Include PUF aggregate records for top-tail income representation#608
Draft
Include PUF aggregate records for top-tail income representation#608
Conversation
The CPS has -95% to -99% calibration errors for $5M+ AGI brackets. Two changes to fix this: 1. puf.py: Replace `puf = puf[puf.MARS != 0]` (which dropped $140B+ in weighted AGI) with `impute_aggregate_mars()` — a QRF trained on income variables imputes MARS; downstream QRF handles remaining demographics (age, gender, etc.) 2. extended_cps.py: Add `_inject_high_income_puf_records()` to append PUF records with AGI > $1M directly into the ExtendedCPS after all processing, giving the reweighter actual high-income observations. Fixes #606 Co-Authored-By: Claude Opus 4.6 (1M context) <noreply@anthropic.com>
9774ba8 to
20aa0ec
Compare
- Narrow except Exception to (KeyError, ValueError, RuntimeError)
- Use endswith("_id") instead of "_id" in key to avoid false matches
- Remove unnecessary .copy() in impute_aggregate_mars
- Use numpy arrays instead of list() for np.isin() calls
Co-Authored-By: Claude Opus 4.6 (1M context) <noreply@anthropic.com>
…safely Co-Authored-By: Claude Opus 4.6 (1M context) <noreply@anthropic.com>
- Fix ValueError from f-string comma formatting inside %-style logger - Handle dtype casting failures when PUF and CPS have incompatible types (e.g. county_fips: numeric in PUF vs string in CPS) Co-Authored-By: Claude Opus 4.6 (1M context) <noreply@anthropic.com>
When a PUF variable can't be cast to the CPS dtype, we were skipping it entirely — leaving that variable shorter than all others. Now pad with zeros/empty values to keep array lengths aligned across all variables. Co-Authored-By: Claude Opus 4.6 (1M context) <noreply@anthropic.com>
Injecting high-income PUF records increases unweighted citizen % from ~90% to ~96% because tax filers are almost all citizens. Widen the test's expected range from (80-95%) to (80-98%). Co-Authored-By: Claude Opus 4.6 (1M context) <noreply@anthropic.com>
…ate() The per-variable puf_sim.calculate() loop was running the full simulation engine for each of 100+ variables, causing the CI build to hang for 7+ hours.

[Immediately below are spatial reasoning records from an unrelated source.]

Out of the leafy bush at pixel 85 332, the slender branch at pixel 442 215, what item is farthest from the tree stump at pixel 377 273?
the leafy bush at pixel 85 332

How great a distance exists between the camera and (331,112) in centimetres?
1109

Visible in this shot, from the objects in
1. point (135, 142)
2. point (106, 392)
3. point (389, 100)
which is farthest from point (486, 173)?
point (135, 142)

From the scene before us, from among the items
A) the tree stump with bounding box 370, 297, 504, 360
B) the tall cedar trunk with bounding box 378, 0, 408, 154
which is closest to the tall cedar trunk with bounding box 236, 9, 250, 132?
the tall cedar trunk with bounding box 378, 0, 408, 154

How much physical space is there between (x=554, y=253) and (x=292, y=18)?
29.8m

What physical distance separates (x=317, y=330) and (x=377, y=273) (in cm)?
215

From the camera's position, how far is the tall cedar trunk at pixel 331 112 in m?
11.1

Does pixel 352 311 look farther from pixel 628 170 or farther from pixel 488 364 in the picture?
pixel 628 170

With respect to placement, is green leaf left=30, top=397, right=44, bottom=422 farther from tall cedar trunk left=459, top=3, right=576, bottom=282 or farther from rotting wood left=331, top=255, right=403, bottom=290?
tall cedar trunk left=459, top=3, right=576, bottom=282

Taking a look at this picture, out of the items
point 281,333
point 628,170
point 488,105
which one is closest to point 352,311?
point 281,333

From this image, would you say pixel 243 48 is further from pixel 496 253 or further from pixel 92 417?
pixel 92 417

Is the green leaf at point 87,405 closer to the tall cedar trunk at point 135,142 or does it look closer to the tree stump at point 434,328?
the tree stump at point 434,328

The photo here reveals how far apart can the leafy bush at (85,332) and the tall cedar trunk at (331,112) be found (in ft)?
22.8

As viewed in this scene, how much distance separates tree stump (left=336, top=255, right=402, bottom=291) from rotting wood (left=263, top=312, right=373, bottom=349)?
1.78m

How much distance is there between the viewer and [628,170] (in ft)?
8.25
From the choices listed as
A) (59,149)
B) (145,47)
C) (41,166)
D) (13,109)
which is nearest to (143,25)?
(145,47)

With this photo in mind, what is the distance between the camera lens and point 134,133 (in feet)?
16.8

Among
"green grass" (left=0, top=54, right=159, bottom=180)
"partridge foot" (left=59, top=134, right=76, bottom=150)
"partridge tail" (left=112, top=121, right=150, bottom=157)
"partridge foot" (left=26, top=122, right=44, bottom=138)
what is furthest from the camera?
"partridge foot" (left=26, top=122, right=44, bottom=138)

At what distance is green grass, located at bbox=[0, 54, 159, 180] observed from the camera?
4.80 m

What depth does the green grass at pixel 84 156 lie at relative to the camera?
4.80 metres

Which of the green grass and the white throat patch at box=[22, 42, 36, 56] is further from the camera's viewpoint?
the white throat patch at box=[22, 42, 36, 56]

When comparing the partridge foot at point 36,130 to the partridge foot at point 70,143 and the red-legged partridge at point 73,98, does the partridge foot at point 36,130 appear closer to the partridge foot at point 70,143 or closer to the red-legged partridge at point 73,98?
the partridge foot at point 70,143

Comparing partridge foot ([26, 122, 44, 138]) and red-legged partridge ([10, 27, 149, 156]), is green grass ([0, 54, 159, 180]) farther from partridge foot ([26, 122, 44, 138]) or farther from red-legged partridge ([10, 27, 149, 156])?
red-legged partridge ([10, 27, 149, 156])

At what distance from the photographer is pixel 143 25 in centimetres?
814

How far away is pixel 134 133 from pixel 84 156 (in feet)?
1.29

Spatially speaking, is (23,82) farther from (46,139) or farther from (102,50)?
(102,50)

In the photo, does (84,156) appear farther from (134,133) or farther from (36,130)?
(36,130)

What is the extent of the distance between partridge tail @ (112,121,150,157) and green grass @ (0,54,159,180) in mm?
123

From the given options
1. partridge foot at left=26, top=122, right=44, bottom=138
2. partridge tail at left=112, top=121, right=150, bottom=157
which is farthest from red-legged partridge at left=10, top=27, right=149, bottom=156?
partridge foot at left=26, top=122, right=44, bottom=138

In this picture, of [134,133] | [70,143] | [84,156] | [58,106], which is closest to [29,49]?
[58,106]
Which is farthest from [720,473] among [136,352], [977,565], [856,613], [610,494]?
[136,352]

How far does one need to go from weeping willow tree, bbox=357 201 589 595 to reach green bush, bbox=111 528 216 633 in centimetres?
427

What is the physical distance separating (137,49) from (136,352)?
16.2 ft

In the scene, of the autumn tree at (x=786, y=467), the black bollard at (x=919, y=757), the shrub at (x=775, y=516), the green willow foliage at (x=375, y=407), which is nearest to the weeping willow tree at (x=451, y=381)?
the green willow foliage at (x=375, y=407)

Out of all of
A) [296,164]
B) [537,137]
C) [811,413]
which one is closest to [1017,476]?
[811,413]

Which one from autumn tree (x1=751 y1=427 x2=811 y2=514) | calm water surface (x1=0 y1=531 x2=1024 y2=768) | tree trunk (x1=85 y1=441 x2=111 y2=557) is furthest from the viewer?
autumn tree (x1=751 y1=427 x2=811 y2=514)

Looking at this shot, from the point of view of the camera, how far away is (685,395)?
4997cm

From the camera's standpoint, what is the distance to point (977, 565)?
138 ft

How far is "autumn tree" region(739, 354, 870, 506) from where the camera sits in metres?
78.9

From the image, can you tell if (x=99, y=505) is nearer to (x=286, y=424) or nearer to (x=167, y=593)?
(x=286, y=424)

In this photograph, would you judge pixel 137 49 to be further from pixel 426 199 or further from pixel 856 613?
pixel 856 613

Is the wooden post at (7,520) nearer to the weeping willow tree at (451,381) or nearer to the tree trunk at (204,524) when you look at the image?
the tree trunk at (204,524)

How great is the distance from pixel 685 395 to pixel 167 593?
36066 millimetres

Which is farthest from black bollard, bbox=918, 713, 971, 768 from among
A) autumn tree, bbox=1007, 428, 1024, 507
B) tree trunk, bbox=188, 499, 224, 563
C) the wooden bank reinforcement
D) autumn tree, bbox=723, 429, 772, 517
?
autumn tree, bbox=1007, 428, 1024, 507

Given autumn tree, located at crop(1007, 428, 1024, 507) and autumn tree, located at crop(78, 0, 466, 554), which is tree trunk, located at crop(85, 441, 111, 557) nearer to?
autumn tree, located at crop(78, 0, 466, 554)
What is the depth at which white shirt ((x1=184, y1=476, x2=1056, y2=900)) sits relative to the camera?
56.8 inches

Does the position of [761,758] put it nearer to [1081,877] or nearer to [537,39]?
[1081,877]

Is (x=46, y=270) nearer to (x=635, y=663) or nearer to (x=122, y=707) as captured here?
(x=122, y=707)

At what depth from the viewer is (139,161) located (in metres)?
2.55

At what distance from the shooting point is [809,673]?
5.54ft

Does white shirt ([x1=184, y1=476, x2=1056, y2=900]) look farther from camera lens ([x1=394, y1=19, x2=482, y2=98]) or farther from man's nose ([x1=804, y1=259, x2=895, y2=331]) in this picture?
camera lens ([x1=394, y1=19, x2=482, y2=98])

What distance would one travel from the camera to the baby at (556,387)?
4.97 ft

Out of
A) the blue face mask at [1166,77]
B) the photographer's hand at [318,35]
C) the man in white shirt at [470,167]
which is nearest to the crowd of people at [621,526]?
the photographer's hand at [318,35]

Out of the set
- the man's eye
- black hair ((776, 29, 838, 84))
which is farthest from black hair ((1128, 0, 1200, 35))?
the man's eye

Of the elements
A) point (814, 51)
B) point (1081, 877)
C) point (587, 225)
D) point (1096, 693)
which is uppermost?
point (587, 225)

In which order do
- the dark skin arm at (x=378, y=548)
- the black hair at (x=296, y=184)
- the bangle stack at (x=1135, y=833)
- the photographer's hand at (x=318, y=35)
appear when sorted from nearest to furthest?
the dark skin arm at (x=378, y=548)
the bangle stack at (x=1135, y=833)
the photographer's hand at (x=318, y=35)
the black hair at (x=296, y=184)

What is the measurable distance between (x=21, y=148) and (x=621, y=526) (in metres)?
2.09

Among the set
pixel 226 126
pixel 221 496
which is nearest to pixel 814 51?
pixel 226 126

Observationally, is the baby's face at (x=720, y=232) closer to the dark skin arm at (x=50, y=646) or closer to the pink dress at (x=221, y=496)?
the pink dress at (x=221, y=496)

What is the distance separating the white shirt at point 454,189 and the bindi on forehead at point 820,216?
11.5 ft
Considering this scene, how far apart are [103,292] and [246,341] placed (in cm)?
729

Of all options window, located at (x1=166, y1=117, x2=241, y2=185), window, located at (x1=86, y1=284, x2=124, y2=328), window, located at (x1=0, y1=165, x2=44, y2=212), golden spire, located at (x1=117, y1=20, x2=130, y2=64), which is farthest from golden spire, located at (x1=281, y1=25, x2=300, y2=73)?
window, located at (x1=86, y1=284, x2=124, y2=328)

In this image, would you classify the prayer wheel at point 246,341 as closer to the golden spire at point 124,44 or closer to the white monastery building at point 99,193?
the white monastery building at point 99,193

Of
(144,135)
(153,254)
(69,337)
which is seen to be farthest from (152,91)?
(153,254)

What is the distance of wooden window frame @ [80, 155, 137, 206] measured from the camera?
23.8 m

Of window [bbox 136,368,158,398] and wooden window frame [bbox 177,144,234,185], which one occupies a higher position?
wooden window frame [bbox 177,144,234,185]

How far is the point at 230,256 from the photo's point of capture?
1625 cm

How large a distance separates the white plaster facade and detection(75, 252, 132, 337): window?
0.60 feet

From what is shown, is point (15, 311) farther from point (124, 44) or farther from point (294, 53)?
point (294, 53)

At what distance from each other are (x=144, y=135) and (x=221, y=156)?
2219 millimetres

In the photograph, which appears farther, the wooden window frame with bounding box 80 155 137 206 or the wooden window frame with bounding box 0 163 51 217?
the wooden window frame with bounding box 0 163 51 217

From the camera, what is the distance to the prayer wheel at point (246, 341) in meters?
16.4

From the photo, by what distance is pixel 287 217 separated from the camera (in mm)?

Now: - Only use Microsimulation once (to compute AGI for household filter) - Free the simulation immediately after - Read all variable values from raw PUF arrays (puf_data[variable]) - Pad with zeros for variables not in PUF (CPS-only) This should reduce the injection step from hours to seconds. Co-Authored-By: Claude Opus 4.6 (1M context) <noreply@anthropic.com>
Variables not in PUF (like immigration_status) were padded with np.zeros(n) which creates float zeros. For string/enum variables this becomes '0.0' — an invalid enum value. Now pad with np.zeros(n, dtype=existing.dtype) which creates empty strings for string arrays and numeric zeros for numeric arrays. Co-Authored-By: Claude Opus 4.6 (1M context) <noreply@anthropic.com>
Empty strings are not valid enum values either. For string/enum variables not in PUF (like immigration_status), use the first value from the existing CPS array as the default — this is always a valid enum member (e.g. 'CITIZEN'). Co-Authored-By: Claude Opus 4.6 (1M context) <noreply@anthropic.com>
PUF stores numeric floats for variables that CPS stores as string enums (or int). Casting float->bytes produces garbage enum values like b'0.0'. Now only use PUF array values when: - Variable exists in PUF data - Array length matches the entity mask - dtype kind matches (both numeric or both string) Otherwise use the default (zeros for numeric, first existing enum value for strings). Co-Authored-By: Claude Opus 4.6 (1M context) <noreply@anthropic.com>
Variables not in the tax-benefit system (raw dataset variables like county_fips, random seeds, etc.) were being skipped, leaving them shorter than injected variables. This caused IndexError in downstream stratification code. Now infer entity from array length for unknown variables and always pad to keep all arrays consistent. Co-Authored-By: Claude Opus 4.6 (1M context) <noreply@anthropic.com>
The ExtendedCPS has a structural assumption: first half = CPS, second half = PUF clone, both exactly the same size. Appending a third segment of raw PUF records breaks downstream code that uses n//2 to split halves (stratification, reweighting, loss matrix). The PUF aggregate records (Phase 1 core change) are still included via impute_aggregate_mars() in puf.py. The puf_clone_dataset() step already transfers PUF income patterns to CPS records, so the aggregate records' high-income patterns will flow through to the extended CPS via the clone imputation. Direct PUF injection needs a different architecture (e.g. injecting into both halves symmetrically, or at the EnhancedCPS level after reweighting). Deferring to a follow-up. Co-Authored-By: Claude Opus 4.6 (1M context) <noreply@anthropic.com>
This file contains hidden or bidirectional Unicode text that may be interpreted or compiled differently than what appears below. To review, open the file in an editor that reveals hidden Unicode characters.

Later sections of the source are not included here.